昨夜、店の床が大きく揺れた。グラスがカタカタと音を立て、壁に掛けたメニューが微かに揺れた。23時15分。まさに営業の真っ最中だった。スマホの警報音が一斉に鳴り出し、店内の空気が一瞬で変わった。
大将の店は沿岸部にある。揺れた瞬間、お客さんは状況を理解したように顔を見合わせ、静かに席を立ちはじめた。「大丈夫か?」「外、見てくるわ。」そんな声を残しながら、一人、また一人と避難のために店を後にしていく。さっきまで笑い声とグラスの音でにぎわっていた空間が、数分もしないうちに静まり返った。
揺れが収まったあとの店内には、冷たい空気と緊張だけが残った。厨房のステンレス、カウンター、氷のストッカー、並んだグラス。いつもと同じ景色なのに、まるで別の場所のように感じた。もしこの揺れがもっと強かったら。もし長く続いていたら。もし津波がすぐに来ていたら──そんな「もし」が頭の中をぐるぐる回った。
それでも、大将は店に立ち続けた。
店の中を歩き、倒れた物がないか確認し、ガスや電気の状態を確かめ、屋台街の様子を見に行く。お客さんを送り出したあとの静かな通路は、普段より広く、そして心細く感じた。現場に残る者の責任と、商売人としての意地が、背筋をピンと伸ばさせた。
そのあと約3時間後、津波20センチの情報が入った。数字だけ見れば小さいかもしれない。だが、沿岸部で商売をしている者には、その20センチがどれだけの意味を持つか分かっている。もしタイミングが重なっていたら、もし風向きや潮の状態が違っていたら──店の中の景色も、港の夜も、全く別のものになっていたかもしれない。
SNSもニュースも、地震と津波の情報で埋め尽くされていた。ブログのPVはほとんど動かなかった。誰もが不安な夜を過ごしていたのだから、それは当然だろう。
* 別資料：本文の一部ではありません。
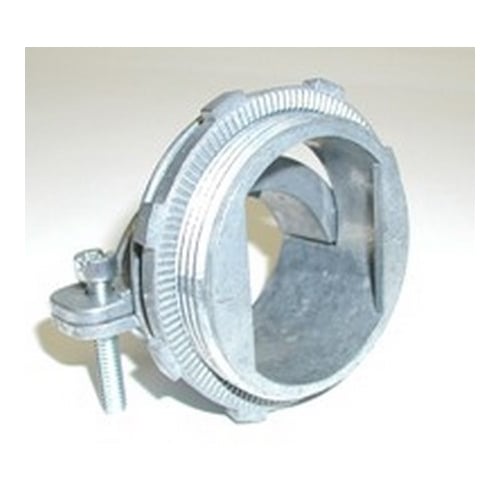 688-DCX2 Bridgeport Conduit Connector With Rectangular Opening Throat, 3 in Trade, 2-3/8 to 3 in Cable Openings, For Use With 4-500 to 750 kcmil Steel/Aluminum Metal Clad Cable, Die Cast Zinc, Ball Burnished/Mirror Smooth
だが、大将の頭の中に浮かんだのは数字ではなかった。
問題は、止まるか、動くか。
たったそれだけだ。
だから今日、大将は冬の青いアイキャッチに変えた。
凍える港の風、暗い空、そこに浮かぶ蒼い龍。タイトルは「蒼閃凍魂」。凍りつきそうな夜の中で、それでも前へ踏み出そうとする魂の証として、この言葉を選んだ。地震の夜をなかったことにはできない。だからこそ、真正面から受け止めて、次の一歩に変える。
地震が何を奪おうと、
波がどれだけ荒れようと、
不安がどれだけ押し寄せようと──
大将は店に立つ。
港の屋台から灯りをともす。
逃げることも、言い訳することも簡単だ。それでも踏ん張り、暖簾を出し続ける人間だけが、次の季節を迎えられると信じている。
負けない。
止まらない。
進む。
それが、大将の商売のやり方だ。
揺れても倒れなければ負けじゃない。
津波の不安が残る夜こそ、蒼い炎を燃やす時だ。
灯を絶やさず立ち続ける人間だけが、次の朝を迎えられる。